Pull out the stretch of the records from the line containing "How far from one" through the line containing "9287 centimetres", and reproduce those lines word for word with nothing else.

(Supplied information)
==========
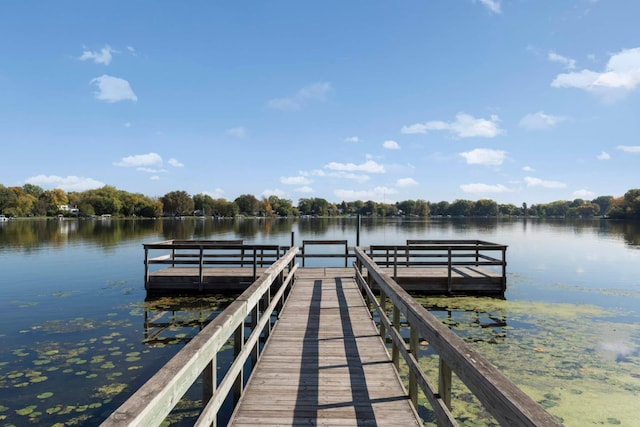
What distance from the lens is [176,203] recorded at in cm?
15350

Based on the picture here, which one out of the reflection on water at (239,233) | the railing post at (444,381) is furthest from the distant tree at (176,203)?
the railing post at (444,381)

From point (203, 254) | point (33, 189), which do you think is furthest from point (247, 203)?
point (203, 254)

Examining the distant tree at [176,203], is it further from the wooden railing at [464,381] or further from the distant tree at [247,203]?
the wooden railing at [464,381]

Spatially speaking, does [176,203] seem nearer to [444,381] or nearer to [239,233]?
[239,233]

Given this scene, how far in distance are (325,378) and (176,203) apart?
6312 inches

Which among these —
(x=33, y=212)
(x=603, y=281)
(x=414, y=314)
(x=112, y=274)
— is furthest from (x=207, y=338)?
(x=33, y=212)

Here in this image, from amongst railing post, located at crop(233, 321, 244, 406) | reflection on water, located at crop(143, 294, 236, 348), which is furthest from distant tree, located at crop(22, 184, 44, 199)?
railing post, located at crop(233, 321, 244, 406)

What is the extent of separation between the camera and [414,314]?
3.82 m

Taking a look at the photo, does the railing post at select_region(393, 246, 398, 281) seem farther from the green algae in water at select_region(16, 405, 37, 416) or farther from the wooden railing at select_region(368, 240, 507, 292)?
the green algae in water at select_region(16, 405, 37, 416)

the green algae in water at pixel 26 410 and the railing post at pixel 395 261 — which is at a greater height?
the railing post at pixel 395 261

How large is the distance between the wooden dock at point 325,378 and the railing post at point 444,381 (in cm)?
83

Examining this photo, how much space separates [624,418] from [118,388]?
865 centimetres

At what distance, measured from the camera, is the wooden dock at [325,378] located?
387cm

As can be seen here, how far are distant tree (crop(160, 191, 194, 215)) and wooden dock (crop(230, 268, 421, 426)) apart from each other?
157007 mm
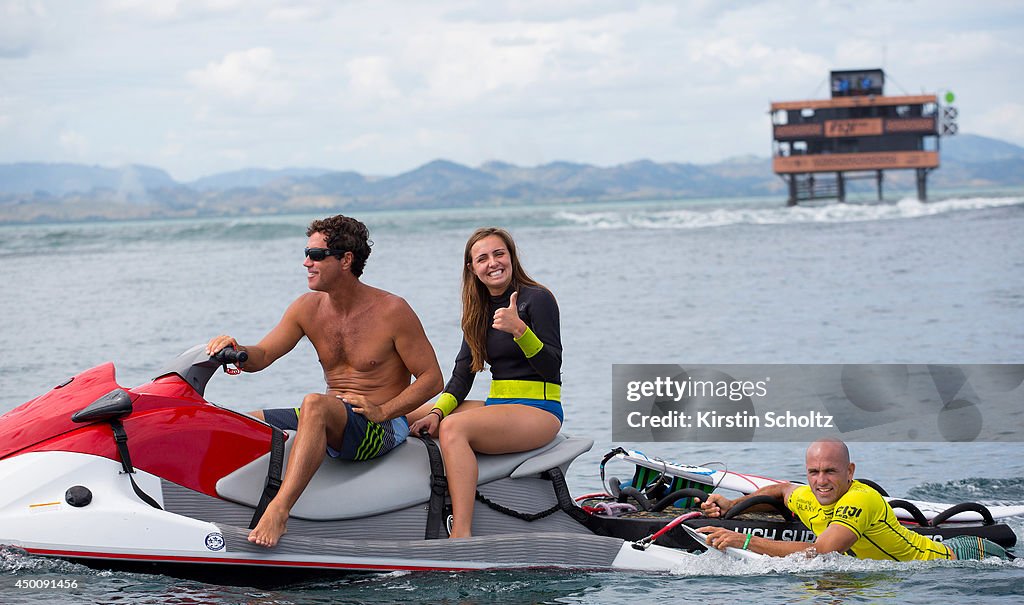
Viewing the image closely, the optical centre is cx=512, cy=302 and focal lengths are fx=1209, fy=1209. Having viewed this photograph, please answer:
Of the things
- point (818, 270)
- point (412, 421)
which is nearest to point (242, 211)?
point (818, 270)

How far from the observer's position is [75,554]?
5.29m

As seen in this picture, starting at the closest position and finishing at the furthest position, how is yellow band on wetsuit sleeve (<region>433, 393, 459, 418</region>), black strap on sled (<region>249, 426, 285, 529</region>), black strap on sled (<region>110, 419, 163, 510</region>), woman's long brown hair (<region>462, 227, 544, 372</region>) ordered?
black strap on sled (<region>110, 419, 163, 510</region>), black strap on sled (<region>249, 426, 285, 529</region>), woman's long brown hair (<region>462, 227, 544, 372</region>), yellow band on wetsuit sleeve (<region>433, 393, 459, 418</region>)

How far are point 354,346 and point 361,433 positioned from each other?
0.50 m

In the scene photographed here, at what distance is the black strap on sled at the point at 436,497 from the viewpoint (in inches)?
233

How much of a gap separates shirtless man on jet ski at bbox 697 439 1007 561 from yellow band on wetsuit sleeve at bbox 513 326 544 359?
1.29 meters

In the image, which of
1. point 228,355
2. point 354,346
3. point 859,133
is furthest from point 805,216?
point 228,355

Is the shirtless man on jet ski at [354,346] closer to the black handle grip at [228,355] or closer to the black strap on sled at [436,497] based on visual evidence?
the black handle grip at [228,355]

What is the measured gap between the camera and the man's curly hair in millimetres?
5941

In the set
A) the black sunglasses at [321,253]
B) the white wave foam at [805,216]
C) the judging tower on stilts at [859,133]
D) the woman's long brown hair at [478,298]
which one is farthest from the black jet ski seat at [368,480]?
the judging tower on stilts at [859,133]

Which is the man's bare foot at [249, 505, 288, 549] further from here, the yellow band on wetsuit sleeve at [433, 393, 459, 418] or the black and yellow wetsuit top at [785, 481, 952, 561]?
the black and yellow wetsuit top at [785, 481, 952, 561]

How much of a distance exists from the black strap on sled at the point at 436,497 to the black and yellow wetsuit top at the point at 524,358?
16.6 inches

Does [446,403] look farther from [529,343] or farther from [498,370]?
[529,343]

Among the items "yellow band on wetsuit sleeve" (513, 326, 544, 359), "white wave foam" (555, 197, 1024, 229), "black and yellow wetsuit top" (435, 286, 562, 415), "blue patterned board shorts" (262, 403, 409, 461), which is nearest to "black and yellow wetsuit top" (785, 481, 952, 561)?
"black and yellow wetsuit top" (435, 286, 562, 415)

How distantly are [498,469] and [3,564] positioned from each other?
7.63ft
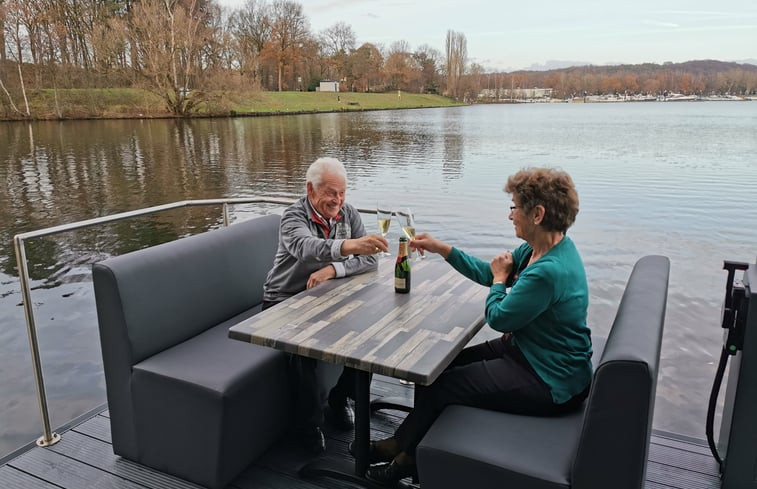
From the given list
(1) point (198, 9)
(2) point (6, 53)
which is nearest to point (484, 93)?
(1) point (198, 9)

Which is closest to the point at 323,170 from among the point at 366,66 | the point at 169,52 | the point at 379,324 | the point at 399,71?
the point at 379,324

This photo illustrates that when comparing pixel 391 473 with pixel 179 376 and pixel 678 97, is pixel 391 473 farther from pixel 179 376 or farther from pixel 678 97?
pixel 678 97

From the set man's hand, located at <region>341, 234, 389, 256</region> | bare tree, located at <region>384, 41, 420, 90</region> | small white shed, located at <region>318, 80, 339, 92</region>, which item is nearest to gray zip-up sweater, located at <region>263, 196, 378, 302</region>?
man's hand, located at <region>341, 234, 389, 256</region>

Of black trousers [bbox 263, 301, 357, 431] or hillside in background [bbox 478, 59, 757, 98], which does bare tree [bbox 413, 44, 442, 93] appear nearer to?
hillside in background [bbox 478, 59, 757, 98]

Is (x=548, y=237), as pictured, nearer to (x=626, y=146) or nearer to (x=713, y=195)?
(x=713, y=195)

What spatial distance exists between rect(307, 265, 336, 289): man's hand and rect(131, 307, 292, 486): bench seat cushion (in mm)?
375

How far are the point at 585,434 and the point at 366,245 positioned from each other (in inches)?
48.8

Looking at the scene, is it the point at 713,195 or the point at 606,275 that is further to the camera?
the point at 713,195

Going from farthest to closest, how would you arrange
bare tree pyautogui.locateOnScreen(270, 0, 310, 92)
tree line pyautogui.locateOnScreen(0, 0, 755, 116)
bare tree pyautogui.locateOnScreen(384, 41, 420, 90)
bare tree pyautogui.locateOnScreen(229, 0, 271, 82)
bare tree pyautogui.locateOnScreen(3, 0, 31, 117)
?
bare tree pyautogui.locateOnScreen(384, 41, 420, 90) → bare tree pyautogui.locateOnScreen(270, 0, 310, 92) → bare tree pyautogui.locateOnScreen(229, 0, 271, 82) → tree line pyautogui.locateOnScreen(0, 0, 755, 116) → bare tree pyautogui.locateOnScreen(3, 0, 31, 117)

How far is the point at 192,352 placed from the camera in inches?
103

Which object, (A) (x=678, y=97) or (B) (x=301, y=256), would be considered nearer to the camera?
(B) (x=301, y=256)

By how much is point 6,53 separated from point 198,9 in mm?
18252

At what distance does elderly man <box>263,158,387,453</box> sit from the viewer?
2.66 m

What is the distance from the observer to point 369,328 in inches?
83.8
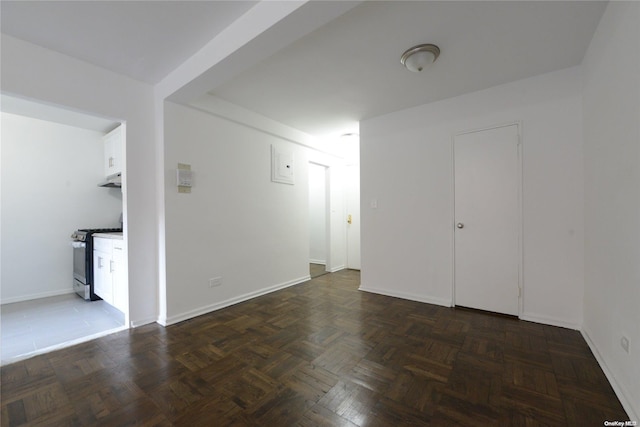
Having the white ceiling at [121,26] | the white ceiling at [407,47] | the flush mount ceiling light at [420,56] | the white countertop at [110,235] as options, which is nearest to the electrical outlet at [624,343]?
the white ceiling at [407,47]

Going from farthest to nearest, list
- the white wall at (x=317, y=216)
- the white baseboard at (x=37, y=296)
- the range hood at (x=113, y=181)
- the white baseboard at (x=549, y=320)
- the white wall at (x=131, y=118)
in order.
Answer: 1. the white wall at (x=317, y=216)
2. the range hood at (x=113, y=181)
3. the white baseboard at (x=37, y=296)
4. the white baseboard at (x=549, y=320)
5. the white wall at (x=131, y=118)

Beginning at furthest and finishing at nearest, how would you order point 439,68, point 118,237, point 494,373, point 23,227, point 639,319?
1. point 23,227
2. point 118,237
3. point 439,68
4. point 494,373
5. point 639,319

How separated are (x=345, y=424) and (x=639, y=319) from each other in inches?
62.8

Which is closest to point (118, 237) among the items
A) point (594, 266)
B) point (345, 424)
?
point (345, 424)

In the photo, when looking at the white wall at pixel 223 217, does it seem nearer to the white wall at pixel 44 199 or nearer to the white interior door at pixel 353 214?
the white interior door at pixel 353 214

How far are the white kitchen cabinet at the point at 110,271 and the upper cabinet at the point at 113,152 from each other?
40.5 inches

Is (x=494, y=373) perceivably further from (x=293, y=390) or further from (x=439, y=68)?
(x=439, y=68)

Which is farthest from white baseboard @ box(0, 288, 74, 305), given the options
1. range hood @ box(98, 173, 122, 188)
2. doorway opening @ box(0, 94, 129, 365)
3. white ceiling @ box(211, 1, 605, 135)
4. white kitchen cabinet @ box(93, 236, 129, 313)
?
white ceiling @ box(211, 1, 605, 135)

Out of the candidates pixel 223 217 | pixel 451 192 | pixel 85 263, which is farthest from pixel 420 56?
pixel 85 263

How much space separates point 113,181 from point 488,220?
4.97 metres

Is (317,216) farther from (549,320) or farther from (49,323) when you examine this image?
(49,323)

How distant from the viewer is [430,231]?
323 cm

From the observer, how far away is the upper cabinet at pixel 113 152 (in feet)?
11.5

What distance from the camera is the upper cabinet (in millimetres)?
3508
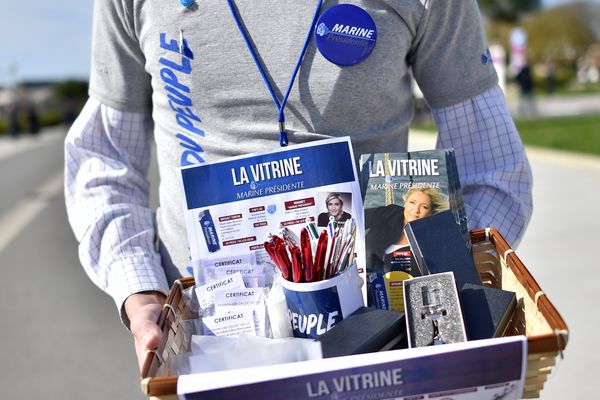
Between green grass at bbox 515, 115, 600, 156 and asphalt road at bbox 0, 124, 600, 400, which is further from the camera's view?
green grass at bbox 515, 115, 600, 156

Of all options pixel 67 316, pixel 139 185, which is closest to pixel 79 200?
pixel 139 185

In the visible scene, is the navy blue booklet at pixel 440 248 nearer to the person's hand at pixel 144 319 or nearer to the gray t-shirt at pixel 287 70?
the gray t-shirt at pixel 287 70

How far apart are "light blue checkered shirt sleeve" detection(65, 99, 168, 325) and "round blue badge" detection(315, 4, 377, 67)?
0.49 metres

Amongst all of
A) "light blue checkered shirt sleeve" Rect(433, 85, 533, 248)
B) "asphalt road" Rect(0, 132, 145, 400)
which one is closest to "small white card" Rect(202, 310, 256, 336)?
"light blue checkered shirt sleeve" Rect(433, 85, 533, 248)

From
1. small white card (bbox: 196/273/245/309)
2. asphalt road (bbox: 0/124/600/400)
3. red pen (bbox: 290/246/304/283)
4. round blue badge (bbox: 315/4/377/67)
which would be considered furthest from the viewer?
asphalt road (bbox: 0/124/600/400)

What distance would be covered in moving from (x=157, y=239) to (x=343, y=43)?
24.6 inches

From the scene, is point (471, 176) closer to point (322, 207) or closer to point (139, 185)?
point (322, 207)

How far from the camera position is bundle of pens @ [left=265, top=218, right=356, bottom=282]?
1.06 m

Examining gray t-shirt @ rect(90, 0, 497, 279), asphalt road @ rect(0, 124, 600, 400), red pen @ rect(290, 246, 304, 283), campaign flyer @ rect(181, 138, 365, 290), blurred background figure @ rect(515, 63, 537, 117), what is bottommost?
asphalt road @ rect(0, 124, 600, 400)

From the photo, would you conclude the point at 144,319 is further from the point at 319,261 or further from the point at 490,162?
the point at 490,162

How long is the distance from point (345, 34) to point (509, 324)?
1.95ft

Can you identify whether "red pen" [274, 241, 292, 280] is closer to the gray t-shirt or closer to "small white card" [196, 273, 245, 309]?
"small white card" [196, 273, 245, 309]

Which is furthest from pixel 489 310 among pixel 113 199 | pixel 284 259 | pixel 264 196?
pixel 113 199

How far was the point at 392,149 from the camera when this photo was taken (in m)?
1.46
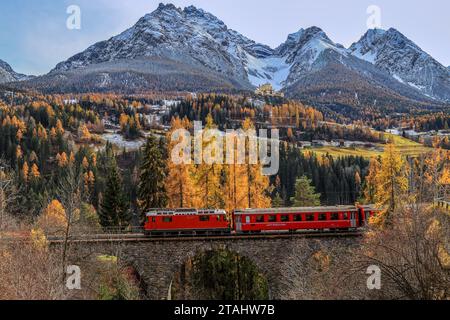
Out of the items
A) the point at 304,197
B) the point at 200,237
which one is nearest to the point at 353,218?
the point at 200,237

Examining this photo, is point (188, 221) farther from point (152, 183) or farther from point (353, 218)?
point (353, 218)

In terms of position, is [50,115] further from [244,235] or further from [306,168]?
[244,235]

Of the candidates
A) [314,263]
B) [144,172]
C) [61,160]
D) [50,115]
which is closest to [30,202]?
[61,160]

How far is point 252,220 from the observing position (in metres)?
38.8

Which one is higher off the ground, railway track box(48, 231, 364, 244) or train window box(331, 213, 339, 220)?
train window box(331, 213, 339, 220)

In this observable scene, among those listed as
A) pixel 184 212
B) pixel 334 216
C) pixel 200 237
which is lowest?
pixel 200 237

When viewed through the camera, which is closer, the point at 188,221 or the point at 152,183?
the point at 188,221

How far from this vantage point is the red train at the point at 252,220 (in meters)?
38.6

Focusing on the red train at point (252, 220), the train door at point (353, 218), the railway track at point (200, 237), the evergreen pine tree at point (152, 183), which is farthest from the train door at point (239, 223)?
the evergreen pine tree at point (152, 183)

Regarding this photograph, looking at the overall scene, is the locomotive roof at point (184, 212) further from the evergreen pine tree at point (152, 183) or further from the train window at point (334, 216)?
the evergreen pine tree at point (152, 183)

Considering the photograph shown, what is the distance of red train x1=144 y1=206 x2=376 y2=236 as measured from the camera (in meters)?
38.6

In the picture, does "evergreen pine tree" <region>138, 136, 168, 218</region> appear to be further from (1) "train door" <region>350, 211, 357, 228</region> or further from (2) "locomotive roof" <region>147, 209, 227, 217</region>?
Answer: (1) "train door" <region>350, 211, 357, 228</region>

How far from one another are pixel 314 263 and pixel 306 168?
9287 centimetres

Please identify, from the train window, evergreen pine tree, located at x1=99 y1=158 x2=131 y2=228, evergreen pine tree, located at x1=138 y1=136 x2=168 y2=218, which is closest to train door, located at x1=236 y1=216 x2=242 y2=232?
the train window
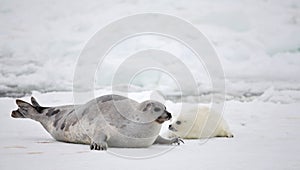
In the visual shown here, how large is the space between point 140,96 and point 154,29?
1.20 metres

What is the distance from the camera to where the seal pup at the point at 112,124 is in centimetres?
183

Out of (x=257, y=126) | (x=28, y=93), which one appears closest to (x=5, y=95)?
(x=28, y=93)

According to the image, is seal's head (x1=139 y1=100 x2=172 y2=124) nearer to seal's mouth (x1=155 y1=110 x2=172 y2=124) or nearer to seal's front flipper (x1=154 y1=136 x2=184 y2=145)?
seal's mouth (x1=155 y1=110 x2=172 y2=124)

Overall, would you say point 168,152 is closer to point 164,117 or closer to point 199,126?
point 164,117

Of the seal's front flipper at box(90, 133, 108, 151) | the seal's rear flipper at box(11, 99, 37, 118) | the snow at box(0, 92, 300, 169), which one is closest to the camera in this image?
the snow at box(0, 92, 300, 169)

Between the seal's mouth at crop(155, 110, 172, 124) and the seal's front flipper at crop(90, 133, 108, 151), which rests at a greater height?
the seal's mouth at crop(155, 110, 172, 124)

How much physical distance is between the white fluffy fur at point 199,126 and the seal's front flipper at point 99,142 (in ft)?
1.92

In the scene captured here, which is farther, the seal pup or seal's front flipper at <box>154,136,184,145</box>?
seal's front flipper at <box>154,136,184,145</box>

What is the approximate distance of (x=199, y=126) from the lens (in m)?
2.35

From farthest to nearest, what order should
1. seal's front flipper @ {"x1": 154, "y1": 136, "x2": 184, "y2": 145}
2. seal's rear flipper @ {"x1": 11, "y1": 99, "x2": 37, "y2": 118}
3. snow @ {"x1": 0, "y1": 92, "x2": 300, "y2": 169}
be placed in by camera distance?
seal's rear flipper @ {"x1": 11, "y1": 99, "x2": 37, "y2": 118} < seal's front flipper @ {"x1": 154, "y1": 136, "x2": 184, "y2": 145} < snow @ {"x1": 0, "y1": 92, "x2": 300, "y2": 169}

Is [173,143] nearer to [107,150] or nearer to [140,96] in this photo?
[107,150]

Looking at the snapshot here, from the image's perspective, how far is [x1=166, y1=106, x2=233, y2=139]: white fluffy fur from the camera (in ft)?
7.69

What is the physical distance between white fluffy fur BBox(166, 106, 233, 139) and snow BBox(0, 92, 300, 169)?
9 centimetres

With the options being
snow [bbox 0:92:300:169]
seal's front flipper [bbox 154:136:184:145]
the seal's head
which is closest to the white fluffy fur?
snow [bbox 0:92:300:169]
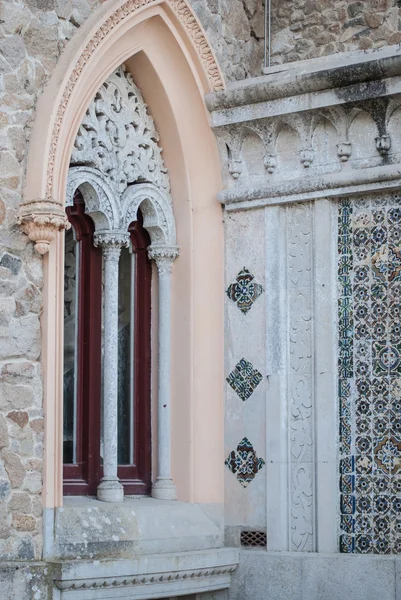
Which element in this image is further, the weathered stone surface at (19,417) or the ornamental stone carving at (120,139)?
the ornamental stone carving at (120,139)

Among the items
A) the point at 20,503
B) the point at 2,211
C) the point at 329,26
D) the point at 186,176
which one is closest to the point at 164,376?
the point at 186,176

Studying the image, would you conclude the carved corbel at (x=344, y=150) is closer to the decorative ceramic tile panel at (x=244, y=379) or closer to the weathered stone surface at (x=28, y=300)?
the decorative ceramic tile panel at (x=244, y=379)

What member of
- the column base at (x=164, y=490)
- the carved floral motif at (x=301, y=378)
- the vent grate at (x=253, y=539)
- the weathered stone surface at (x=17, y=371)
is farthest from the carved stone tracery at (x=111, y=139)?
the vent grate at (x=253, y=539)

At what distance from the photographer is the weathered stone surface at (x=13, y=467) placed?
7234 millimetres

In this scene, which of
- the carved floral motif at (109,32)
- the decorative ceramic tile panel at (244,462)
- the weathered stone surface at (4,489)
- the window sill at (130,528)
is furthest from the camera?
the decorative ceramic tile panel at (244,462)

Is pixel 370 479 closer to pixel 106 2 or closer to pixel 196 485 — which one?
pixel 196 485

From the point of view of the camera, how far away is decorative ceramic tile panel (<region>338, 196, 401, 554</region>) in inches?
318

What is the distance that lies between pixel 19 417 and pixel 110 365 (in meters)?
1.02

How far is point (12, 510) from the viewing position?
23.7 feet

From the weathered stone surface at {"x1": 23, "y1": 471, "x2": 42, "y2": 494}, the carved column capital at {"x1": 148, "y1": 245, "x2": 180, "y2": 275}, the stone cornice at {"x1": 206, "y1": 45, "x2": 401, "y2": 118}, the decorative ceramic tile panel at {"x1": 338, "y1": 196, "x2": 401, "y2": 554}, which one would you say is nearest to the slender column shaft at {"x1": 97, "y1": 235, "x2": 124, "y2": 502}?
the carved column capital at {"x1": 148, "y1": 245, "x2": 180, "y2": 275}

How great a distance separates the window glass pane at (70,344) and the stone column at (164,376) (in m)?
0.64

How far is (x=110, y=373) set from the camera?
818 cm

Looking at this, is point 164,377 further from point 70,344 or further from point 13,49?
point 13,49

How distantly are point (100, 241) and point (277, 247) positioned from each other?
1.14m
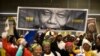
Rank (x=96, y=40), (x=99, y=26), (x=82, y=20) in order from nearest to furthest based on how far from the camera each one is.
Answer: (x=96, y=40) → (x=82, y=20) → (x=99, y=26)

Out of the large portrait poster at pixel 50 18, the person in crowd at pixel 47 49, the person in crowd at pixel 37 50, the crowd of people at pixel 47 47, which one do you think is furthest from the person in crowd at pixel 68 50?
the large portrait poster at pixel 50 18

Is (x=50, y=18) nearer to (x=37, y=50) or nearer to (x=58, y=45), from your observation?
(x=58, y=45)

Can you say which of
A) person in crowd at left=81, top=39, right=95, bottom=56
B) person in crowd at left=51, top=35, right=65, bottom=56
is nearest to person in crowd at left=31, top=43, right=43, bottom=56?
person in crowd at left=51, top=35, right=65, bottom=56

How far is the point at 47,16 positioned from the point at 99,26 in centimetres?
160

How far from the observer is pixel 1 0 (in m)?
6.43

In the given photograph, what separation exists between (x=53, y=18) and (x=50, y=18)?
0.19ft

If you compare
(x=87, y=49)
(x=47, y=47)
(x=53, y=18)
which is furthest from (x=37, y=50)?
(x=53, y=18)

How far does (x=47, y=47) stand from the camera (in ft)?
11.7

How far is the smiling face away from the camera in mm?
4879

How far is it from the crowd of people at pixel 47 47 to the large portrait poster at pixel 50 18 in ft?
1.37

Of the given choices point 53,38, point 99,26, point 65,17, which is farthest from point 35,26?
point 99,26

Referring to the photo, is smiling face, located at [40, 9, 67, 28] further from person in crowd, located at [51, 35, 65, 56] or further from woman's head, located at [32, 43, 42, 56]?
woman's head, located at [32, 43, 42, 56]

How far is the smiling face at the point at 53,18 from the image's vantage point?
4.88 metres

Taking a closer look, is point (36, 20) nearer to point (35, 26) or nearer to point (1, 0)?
==========
(Correct response)
How far from one another are pixel 314 263 and pixel 306 168?
9287 centimetres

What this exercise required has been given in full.